▶ [Teks Latihan]
········

Minggu, 21 April 2013

Mengapa Harus Kartini?

Ditulis oleh :
Tiar Anwar Bachtiar dalam http://insistnet.com

Mengapa setiap 21 April, bangsa Indonesia memperingati Hari Kartini? Apakah tidak ada wanita Indonesia lain yang lebih layak ditokohkan dan diteladani dibandingkan Kartini?

Pada dekade 1980-an, guru besar Universitas Indonesia, Prof. Dr. Harsya W. Bachtiar pernah menggugat masalah ini. Ia mengkritik pengkultusan R.A. Kartini sebagai pahlawan nasional Indonesia. Tahun 1988, masalah ini kembali menghangat, menjelang peringatan hari Kartini 21 April 1988. Ketika itu akan diterbitkan buku Surat-Surat Kartini oleh F.G.P. Jacquet melalui penerbitan Koninklijk Institut voor Tall-Landen Volkenkunde (KITLV).

Tulisan ini bukan untuk menggugat pribadi Kartini. Banyak nilai positif yang bisa kita ambil dari kehidupan seorang Kartini. Tapi, kita bicara tentang Indonesia, sebuah negara yang majemuk. Maka, sangatlah penting untuk mengajak kita berpikir tentang sejarah Indonesia. Sejarah sangatlah penting. Jangan sekali-kali melupakan sejarah, kata Bung Karno. Al-Quran banyak mengungkapkan betapa pentingnya sejarah, demi menatap dan menata masa depan.

········

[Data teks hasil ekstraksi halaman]
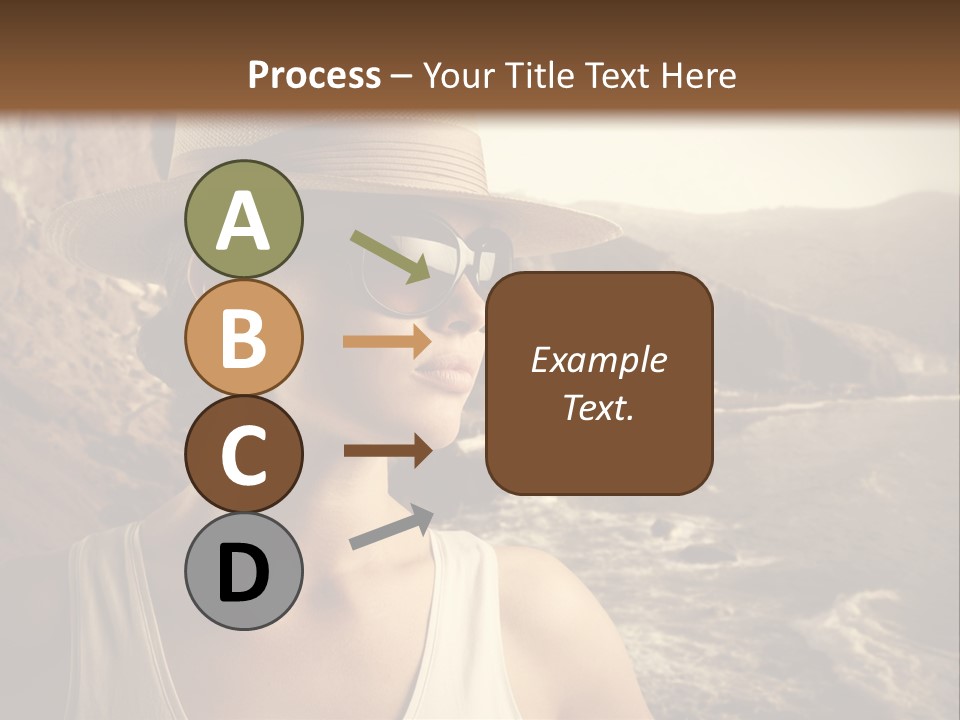 Process – Your Title Text Here

A

B

C

D

Example Text.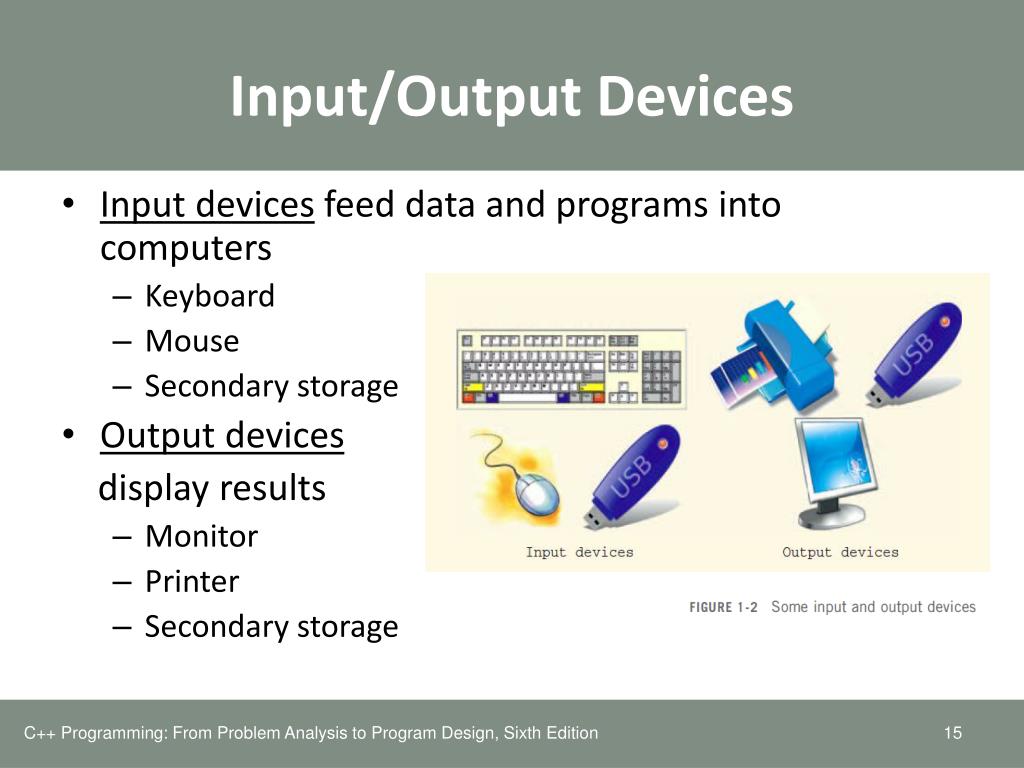 Input/Output Devices

• Input devices feed data and programs into computers
– Keyboard
– Mouse
– Secondary storage
• Output devices display results
– Monitor
– Printer
– Secondary storage

USB
USB

Input devices
Output devices

FIGURE 1-2 Some input and output devices

C++ Programming: From Problem Analysis to Program Design, Sixth Edition
15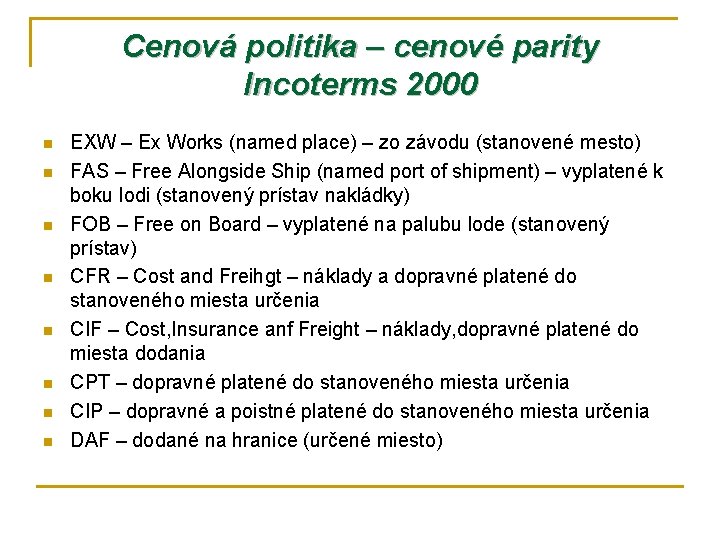 Cenová politika – cenové parity
Incoterms 2000

- EXW – Ex Works (named place) – zo závodu (stanovené mesto)
- FAS – Free Alongside Ship (named port of shipment) – vyplatené k boku lodi (stanovený prístav nakládky)
- FOB – Free on Board – vyplatené na palubu lode (stanovený prístav)
- CFR – Cost and Freihgt – náklady a dopravné platené do stanoveného miesta určenia
- CIF – Cost,Insurance anf Freight – náklady,dopravné platené do miesta dodania
- CPT – dopravné platené do stanoveného miesta určenia
- CIP – dopravné a poistné platené do stanoveného miesta určenia
- DAF – dodané na hranice (určené miesto)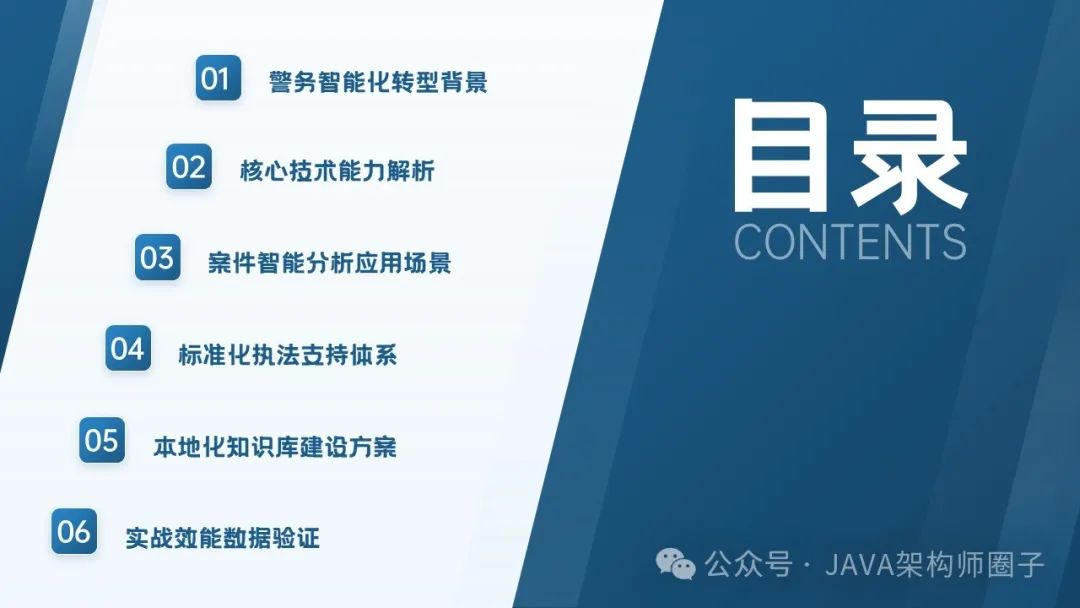 01 警务智能化转型背景

02 核心技术能力解析

03 案件智能分析应用场景

04 标准化执法支持体系

05 本地化知识库建设方案

06 实战效能数据验证

目录
CONTENTS

公众号 · JAVA架构师圈子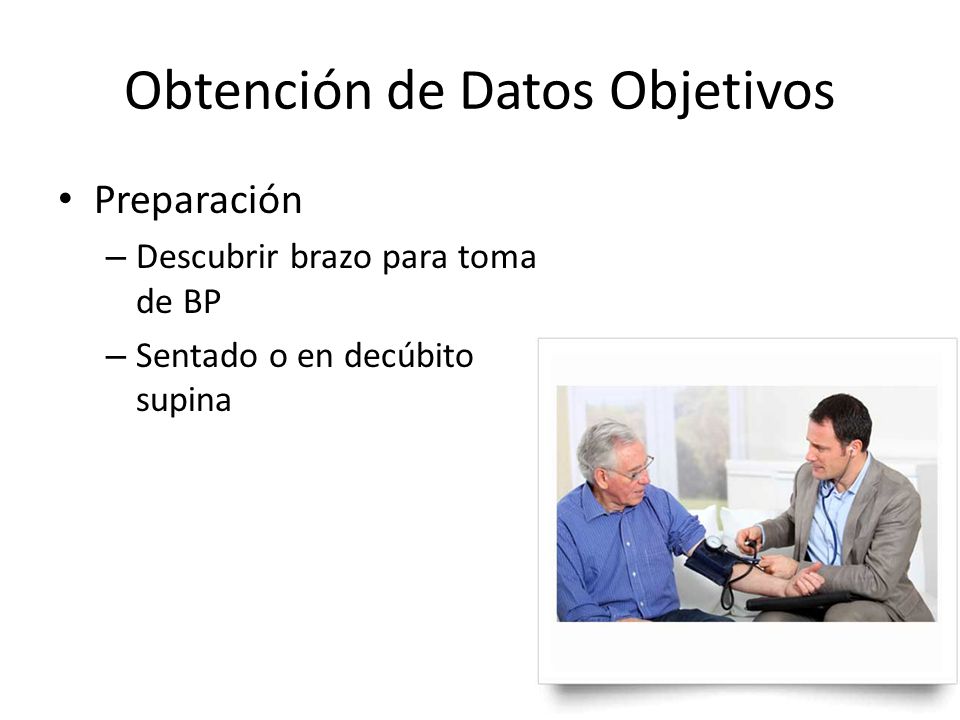 Obtención de Datos Objetivos

• Preparación
– Descubrir brazo para toma de BP
– Sentado o en decúbito supina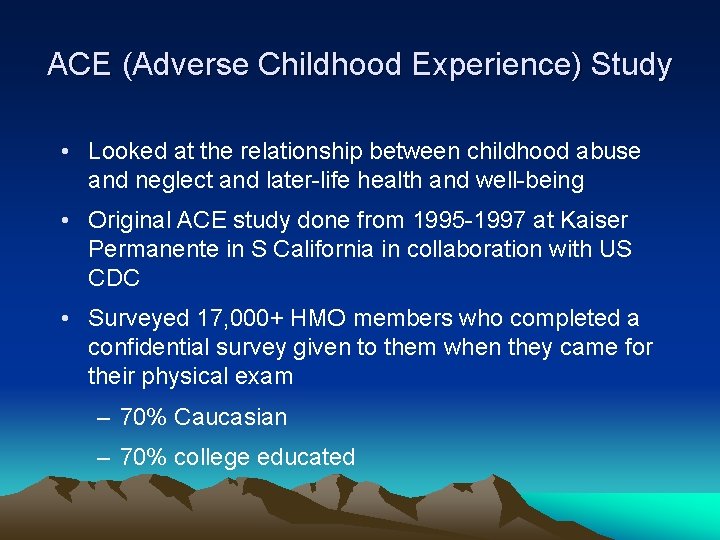 ACE (Adverse Childhood Experience) Study

• Looked at the relationship between childhood abuse and neglect and later-life health and well-being

• Original ACE study done from 1995-1997 at Kaiser Permanente in S California in collaboration with US CDC

• Surveyed 17,000+ HMO members who completed a confidential survey given to them when they came for their physical exam

– 70% Caucasian

– 70% college educated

········

▶ [Butir Tugas 1]
Menurut teks tentang Hari Kartini, siapa yang pada dekade 1980-an mengkritik pengkultusan R.A. Kartini sebagai pahlawan nasional Indonesia?
▶ [Butir Tugas 2]
Tolong salin dengan tepat bagian teks tentang Hari Kartini di antara "Minggu, 21 April" dan "Tall-Landen Volkenkunde (KITLV).", termasuk kedua bagian itu.

▶ [Ruang Jawaban 1]
Prof. Dr. Harsya W. Bachtiar, guru besar Universitas Indonesia.

▶ [Ruang Jawaban 2]
Minggu, 21 April 2013

Mengapa Harus Kartini?

Ditulis oleh :
Tiar Anwar Bachtiar dalam http://insistnet.com

Mengapa setiap 21 April, bangsa Indonesia memperingati Hari Kartini? Apakah tidak ada wanita Indonesia lain yang lebih layak ditokohkan dan diteladani dibandingkan Kartini?

Pada dekade 1980-an, guru besar Universitas Indonesia, Prof. Dr. Harsya W. Bachtiar pernah menggugat masalah ini. Ia mengkritik pengkultusan R.A. Kartini sebagai pahlawan nasional Indonesia. Tahun 1988, masalah ini kembali menghangat, menjelang peringatan hari Kartini 21 April 1988. Ketika itu akan diterbitkan buku Surat-Surat Kartini oleh F.G.P. Jacquet melalui penerbitan Koninklijk Institut voor Tall-Landen Volkenkunde (KITLV).